Slow-Moving Storms Like Florence Produce Big Floods — And Are Becoming The Norm

Hurricane Florence continued to ravage North Carolina on Sunday, prompting weather alerts for every county in the state. The storm moved sluggishly — it made landfall at about 6 mph Friday and had slowed to 2 mph on Saturday, dumping massive amounts of rain as it went. The deluge, called a 1,000-year rain event by the state’s governor, swelled rivers and drew comparisons to last years’ Hurricane Harvey. But Florence’s slow forward movement and dangerous torrent of heavy rain aren’t unique to hurricanes. These features are also present in big storms that strike around the country. And what’s more, extreme rainfall events are hitting more often, and big, slow-moving systems are becoming more common. As the climate changes, it’s not just that we can expect to see more hurricanes like Florence, it’s also that more storms of other types will look like this, too.

Even though hurricanes are formed differently from inland storms, the basic components of a record-breaking flood can be present in both, said Andreas Prein, a scientist at the National Center for Atmospheric Research. “It takes very high rainfall rates, high precipitation. It has to cover a big area. And it has to move slow. Those are the big ingredients that produce a big flood,” he said.

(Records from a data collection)

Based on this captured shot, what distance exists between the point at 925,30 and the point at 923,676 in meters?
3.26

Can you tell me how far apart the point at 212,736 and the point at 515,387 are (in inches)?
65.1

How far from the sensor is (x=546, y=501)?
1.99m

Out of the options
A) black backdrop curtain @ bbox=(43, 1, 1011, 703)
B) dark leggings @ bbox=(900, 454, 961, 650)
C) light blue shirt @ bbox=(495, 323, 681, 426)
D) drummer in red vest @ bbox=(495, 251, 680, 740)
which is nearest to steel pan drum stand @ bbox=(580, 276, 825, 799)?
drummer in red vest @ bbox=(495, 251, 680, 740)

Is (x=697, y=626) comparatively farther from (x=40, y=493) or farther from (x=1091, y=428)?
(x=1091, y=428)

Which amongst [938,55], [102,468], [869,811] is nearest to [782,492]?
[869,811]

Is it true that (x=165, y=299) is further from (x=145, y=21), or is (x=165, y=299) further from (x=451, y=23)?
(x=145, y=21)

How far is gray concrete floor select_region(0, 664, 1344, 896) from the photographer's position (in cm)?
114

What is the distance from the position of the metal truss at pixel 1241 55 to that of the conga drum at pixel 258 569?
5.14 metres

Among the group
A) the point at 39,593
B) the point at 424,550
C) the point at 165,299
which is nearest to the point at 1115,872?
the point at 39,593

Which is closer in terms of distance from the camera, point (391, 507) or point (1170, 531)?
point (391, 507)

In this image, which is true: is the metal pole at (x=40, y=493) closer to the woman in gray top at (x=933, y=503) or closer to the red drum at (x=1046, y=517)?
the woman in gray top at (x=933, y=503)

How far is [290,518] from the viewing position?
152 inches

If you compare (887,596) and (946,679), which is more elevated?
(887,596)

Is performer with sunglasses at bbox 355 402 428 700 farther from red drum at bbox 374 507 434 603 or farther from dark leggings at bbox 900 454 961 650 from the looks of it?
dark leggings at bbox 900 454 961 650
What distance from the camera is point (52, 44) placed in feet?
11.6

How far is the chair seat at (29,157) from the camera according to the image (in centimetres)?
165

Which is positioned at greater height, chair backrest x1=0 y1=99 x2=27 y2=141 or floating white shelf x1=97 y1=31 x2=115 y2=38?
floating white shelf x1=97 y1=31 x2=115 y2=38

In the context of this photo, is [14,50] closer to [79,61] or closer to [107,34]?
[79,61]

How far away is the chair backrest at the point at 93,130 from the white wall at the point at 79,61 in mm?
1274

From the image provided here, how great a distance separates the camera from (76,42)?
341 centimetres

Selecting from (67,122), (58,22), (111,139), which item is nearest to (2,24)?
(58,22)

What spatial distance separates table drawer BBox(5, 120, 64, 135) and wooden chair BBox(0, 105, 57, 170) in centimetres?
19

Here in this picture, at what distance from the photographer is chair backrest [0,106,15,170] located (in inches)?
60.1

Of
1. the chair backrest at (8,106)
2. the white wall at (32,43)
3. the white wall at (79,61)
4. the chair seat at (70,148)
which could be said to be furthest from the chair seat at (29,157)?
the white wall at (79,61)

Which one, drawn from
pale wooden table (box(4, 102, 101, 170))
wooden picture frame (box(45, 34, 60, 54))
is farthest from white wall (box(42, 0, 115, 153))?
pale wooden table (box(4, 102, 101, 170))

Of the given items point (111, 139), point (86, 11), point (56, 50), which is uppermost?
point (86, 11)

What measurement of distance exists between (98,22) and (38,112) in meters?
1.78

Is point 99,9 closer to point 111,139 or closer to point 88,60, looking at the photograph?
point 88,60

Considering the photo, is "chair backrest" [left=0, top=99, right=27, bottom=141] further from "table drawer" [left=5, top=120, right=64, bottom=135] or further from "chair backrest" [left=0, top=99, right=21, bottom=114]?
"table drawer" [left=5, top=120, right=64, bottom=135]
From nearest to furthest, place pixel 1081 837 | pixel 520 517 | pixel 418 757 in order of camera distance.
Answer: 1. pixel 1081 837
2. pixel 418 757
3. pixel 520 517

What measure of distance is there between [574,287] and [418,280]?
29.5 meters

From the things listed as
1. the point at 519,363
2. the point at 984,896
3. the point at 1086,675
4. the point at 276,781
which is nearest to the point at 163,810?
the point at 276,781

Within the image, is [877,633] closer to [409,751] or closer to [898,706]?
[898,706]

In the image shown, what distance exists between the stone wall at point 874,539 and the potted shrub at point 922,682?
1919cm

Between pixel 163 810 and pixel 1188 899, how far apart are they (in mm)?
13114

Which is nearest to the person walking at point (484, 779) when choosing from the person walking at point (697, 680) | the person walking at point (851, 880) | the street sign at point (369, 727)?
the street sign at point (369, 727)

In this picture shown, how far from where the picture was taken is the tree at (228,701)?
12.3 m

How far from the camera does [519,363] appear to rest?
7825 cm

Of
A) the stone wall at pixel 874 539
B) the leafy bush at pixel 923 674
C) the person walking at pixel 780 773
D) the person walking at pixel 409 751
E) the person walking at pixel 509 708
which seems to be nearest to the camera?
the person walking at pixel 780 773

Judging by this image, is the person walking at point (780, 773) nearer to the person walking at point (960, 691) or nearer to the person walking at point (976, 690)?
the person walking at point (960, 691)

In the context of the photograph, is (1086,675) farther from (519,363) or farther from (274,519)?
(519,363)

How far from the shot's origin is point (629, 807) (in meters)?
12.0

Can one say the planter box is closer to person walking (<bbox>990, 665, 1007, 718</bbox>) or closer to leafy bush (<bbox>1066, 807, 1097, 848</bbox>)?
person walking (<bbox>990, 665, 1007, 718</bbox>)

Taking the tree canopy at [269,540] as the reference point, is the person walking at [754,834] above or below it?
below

GIVEN PROBLEM A:
Answer these from the article on slow-moving storms:
(i) How fast was Florence moving on Saturday?
(ii) Who called the deluge a 1,000-year rain event?
(iii) Where does Andreas Prein work as a scientist?
GIVEN PROBLEM B: Transcribe the part of the slow-moving storms article starting with "Hurricane Florence continued" and going on through "like this, too.".

COMPLETE OUTPUT A:
(i) 2 mph
(ii) The state's governor
(iii) The National Center for Atmospheric Research

COMPLETE OUTPUT B:
Hurricane Florence continued to ravage North Carolina on Sunday, prompting weather alerts for every county in the state. The storm moved sluggishly — it made landfall at about 6 mph Friday and had slowed to 2 mph on Saturday, dumping massive amounts of rain as it went. The deluge, called a 1,000-year rain event by the state’s governor, swelled rivers and drew comparisons to last years’ Hurricane Harvey. But Florence’s slow forward movement and dangerous torrent of heavy rain aren’t unique to hurricanes. These features are also present in big storms that strike around the country. And what’s more, extreme rainfall events are hitting more often, and big, slow-moving systems are becoming more common. As the climate changes, it’s not just that we can expect to see more hurricanes like Florence, it’s also that more storms of other types will look like this, too.